■ Document passage ■
It is so important for people with some types of mental illnesses to have clearly defined boundaries from those who care for us. We will ALWAYS try to get around those boundaries, because we feel this is the only way we can get what we feel we need.
YOU must keep your senses about this.
I liken your situation to one my boyfriend is facing now. His daughters refuse to support themselves or take responsibility for anything (and I mean anything) even though they quit high school and declared themselves "adults." Both he and his ex keep "giving in" to their BS, and the kicker is - they KNOW they are being lied to, yet they continue to enable their daughters by allowing these behaviours to continue. I am now watching both parents become less and less enamoured with their children, and resentment toward them is building at an incredible pace (especially since one has now cost them thousands of $$ and more payouts are to come). Both are at the point of wanting to disown their children, but will they change their ways? Noooo. Will they take responsibility for the way their daughters were raised. No. They only can see the end result - uncooperative teenagers with absolutely no boundaries whatsoever. To both of them, it is their girls' that are the sole cause of their own misfortunes. Kinda hard to accept this argument since they are barely old enough to be called adults, let alone the fact that they are not even adult in the eyes of society (law).

■ Entries ■
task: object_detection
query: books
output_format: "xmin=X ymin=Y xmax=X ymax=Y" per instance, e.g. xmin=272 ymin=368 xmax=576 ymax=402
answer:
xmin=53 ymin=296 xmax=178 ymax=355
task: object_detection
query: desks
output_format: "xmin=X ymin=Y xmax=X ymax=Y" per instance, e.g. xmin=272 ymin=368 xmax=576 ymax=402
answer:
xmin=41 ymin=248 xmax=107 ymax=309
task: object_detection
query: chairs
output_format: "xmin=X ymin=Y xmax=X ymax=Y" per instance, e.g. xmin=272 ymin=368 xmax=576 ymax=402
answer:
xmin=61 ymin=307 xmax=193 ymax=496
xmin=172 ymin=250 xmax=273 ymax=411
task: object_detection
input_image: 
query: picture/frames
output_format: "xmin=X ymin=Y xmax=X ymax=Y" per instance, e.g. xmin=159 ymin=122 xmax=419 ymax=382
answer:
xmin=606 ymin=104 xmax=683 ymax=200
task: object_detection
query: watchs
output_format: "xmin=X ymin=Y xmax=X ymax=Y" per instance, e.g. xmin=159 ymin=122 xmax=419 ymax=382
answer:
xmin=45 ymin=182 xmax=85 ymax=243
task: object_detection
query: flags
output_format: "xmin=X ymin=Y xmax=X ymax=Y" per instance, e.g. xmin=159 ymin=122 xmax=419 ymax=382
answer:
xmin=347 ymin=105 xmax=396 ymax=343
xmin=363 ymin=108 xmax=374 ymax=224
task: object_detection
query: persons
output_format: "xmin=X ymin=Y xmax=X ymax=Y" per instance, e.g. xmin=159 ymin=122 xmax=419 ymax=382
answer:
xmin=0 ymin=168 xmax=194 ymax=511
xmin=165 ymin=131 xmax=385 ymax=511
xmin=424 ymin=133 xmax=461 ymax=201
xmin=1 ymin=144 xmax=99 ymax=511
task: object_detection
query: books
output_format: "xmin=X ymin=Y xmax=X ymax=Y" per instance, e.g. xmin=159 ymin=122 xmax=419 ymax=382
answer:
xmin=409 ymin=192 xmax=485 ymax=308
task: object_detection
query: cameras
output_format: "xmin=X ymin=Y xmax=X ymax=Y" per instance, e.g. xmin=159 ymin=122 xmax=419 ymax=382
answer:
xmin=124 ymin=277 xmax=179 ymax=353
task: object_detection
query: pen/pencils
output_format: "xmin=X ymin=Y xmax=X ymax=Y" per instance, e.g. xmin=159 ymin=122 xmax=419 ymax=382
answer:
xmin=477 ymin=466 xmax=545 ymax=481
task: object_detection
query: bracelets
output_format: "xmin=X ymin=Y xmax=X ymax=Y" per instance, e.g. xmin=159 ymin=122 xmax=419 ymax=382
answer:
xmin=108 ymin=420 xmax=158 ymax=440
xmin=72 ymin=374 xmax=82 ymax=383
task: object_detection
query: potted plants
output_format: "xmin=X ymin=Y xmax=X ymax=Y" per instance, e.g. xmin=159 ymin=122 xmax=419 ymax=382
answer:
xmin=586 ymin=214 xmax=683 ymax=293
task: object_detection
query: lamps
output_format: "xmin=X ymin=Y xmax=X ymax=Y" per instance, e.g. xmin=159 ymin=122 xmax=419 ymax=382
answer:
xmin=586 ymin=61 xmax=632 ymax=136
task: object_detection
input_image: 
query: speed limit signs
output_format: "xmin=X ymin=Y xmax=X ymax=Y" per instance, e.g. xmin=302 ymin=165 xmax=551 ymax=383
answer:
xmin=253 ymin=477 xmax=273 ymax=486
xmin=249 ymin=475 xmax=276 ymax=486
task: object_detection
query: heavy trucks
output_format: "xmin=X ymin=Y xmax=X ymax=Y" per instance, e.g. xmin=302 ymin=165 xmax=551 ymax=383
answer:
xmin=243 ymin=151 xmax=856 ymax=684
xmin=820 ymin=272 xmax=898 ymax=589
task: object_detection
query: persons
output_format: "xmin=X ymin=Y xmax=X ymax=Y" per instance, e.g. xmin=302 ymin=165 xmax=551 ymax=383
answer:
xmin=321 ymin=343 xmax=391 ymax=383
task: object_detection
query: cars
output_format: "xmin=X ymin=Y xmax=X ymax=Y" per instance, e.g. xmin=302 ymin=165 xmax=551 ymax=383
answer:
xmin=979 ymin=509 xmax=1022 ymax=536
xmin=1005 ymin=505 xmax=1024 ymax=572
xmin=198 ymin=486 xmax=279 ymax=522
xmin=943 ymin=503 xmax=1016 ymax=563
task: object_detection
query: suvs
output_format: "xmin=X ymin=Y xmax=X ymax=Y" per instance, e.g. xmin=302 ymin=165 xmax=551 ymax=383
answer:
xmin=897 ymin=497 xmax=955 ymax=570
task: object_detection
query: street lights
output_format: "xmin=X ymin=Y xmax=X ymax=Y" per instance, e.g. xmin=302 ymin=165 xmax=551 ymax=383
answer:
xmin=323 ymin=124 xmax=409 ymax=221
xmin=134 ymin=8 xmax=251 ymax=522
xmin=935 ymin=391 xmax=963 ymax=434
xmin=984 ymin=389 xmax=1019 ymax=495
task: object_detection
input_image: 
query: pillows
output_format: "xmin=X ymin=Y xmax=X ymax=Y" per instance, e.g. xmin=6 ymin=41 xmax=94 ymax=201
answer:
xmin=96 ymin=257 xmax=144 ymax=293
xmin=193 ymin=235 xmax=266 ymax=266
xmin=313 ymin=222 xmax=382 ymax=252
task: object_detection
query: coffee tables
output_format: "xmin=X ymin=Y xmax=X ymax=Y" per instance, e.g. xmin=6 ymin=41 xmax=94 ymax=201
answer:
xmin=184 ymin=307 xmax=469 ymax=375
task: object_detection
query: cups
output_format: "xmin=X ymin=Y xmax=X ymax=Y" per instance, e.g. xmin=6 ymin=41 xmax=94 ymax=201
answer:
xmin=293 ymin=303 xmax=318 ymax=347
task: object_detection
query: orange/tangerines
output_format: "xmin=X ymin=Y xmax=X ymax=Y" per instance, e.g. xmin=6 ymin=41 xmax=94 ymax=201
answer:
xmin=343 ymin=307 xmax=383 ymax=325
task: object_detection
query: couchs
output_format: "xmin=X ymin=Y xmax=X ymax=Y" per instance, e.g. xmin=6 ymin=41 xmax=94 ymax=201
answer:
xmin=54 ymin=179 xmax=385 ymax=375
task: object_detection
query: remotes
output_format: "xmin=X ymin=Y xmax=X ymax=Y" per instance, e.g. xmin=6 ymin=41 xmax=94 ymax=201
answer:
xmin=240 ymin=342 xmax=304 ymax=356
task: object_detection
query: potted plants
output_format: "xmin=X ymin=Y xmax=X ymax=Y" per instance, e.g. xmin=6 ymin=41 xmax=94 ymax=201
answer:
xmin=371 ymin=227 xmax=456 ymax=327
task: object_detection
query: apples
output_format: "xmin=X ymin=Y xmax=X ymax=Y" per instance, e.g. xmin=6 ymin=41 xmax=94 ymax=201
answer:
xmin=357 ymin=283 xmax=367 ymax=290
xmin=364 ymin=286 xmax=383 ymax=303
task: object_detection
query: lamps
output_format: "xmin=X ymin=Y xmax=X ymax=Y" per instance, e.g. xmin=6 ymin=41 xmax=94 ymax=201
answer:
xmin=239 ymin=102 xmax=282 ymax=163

■ What is needed ■
Continue the post about boundaries and enabling from where it stops.

■ Answer for this exercise ■
My point is, if there are no boundaries or no consequences, then how will you (or anyone, for that matter) ever be able to affect personal change and growth? You won't/can't under the current circumstances.
Since you are the stable one, it has been left to you to make the ultimate (and the most painful) decisions by yourself. You cannot rely on your husband. He has proven over and over that he is unreliable as respects his illness.
As a borderline myself, I get away with alot of things that I wish I wouldn't, because so often, most people are afraid(?) to take a stand for themselves. And, if and when they do, it is almost always too late for reparation. I'd say you are at that point right now, right?
I do stand by what I said earlier, though. You have ALREADY made your decision, the problem now is implementing it.
This can only be your choice.
As for worrying what effect this is having on your kids? Be assured, this IS affecting them - deeply, and could cause deeper problems for them in the future, especially if husband is now focusing his desperation onto them. They do not deserve to carry this load. It is not theirs to carry. It is yours, and now you must decide who/what you are willing to sacrifice: You and your sanity? Your children's? Your husband?
I am sorry if I sound harsh (again). I am not trying to be rude - only direct.
Only by saving yourself and your kids first, can you then be able to try to "save" your husband.
I wish you all the best in these dark times and pray you will find the strength to make the decision that is best for you.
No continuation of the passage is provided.